*TASK TO COMPLETE:* Pictures stay out; print the rest of the listing below exactly as it stands.

*RECORDS TO USE:*
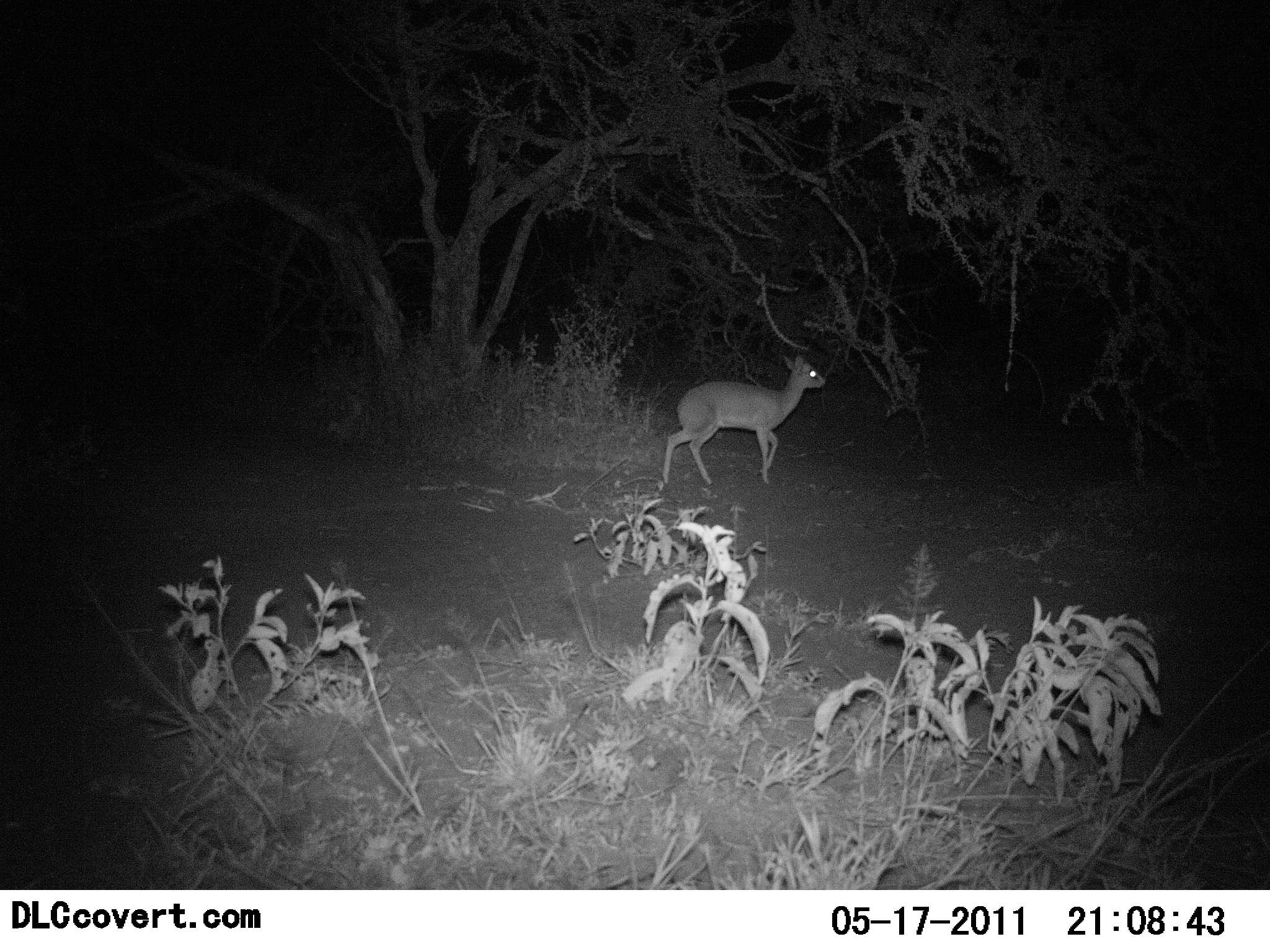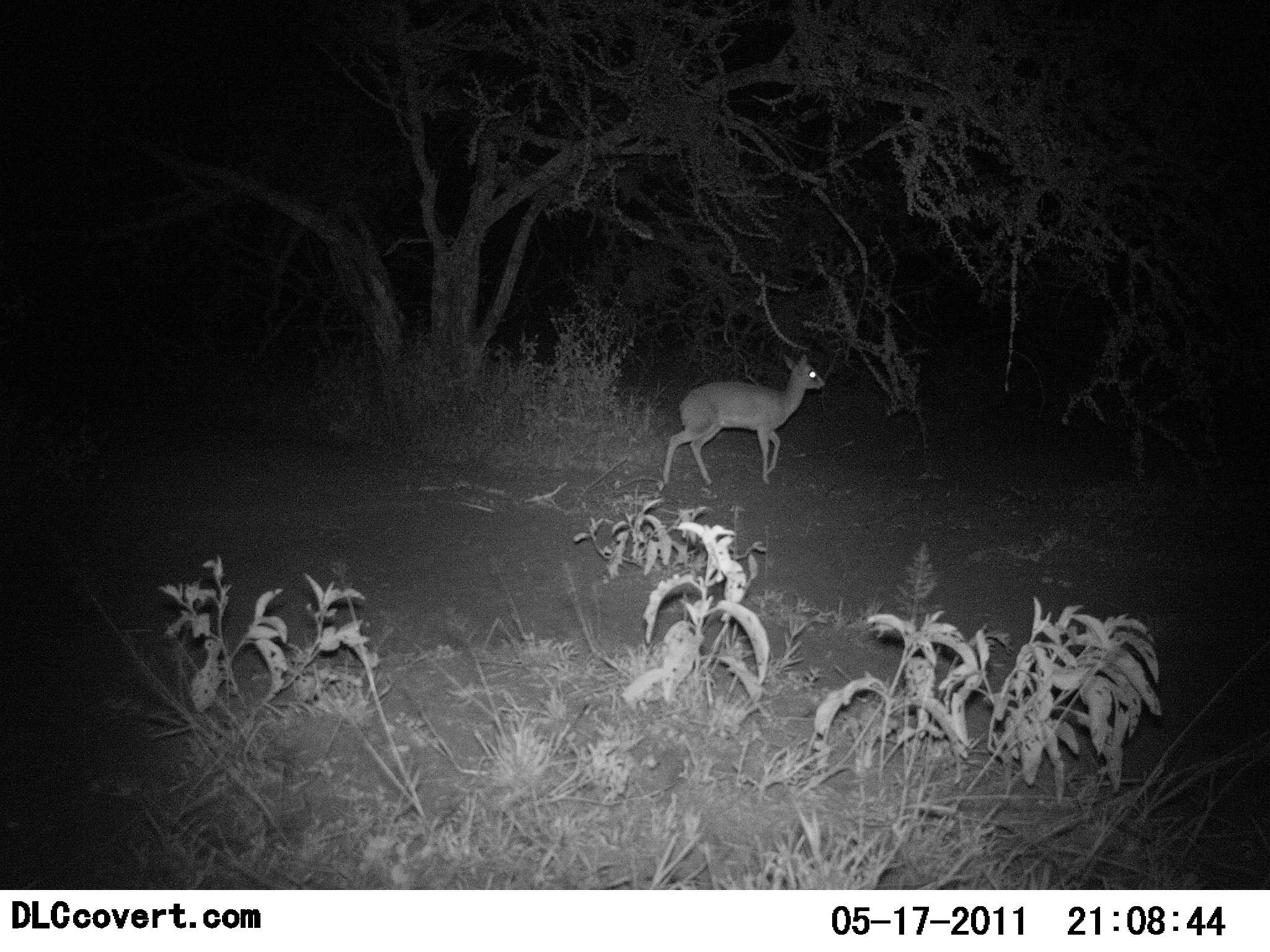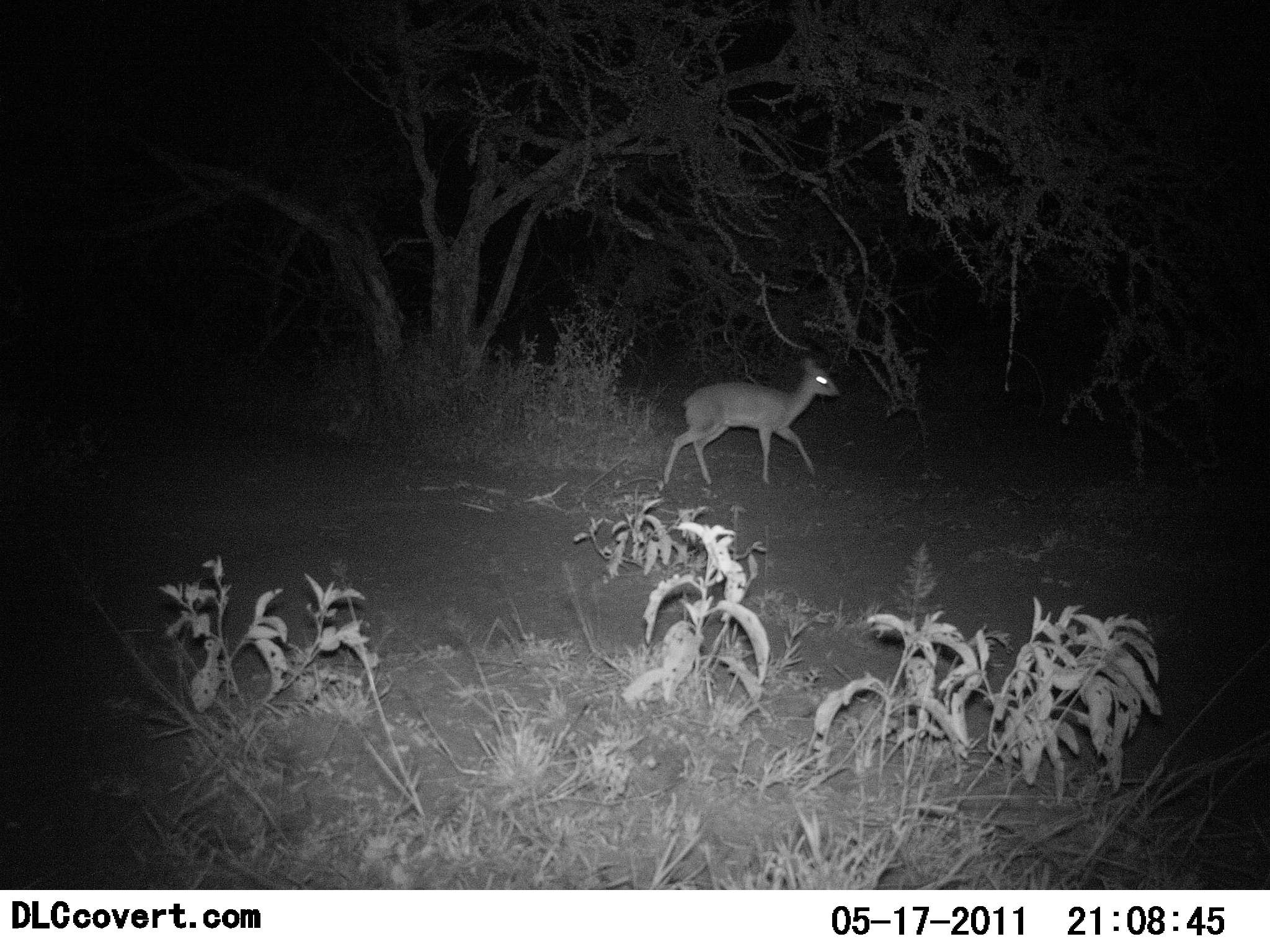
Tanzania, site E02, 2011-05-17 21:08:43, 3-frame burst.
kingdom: Animalia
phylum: Chordata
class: Mammalia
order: Artiodactyla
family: Bovidae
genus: Madoqua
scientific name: Madoqua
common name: dikdik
Dikdik (Madoqua), count 1. Behavior (volunteer vote fractions): standing 27%, resting 0%, moving 73%, interacting 0%. Young present (vote fraction): 0%. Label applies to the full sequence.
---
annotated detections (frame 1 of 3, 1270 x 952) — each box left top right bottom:
animal: 663 354 826 488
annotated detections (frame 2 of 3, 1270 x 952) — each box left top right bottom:
animal: 662 353 825 487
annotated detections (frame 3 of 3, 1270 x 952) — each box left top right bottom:
animal: 663 355 840 488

*RESPONSE FOR THIS EXERCISE:*
Tanzania, site E02, 2011-05-17 21:08:43, 3-frame burst.
kingdom: Animalia
phylum: Chordata
class: Mammalia
order: Artiodactyla
family: Bovidae
genus: Madoqua
scientific name: Madoqua
common name: dikdik
Dikdik (Madoqua), count 1. Behavior (volunteer vote fractions): standing 27%, resting 0%, moving 73%, interacting 0%. Young present (vote fraction): 0%. Label applies to the full sequence.
---
annotated detections (frame 1 of 3, 1270 x 952) — each box left top right bottom:
animal: 663 354 826 488
annotated detections (frame 2 of 3, 1270 x 952) — each box left top right bottom:
animal: 662 353 825 487
annotated detections (frame 3 of 3, 1270 x 952) — each box left top right bottom:
animal: 663 355 840 488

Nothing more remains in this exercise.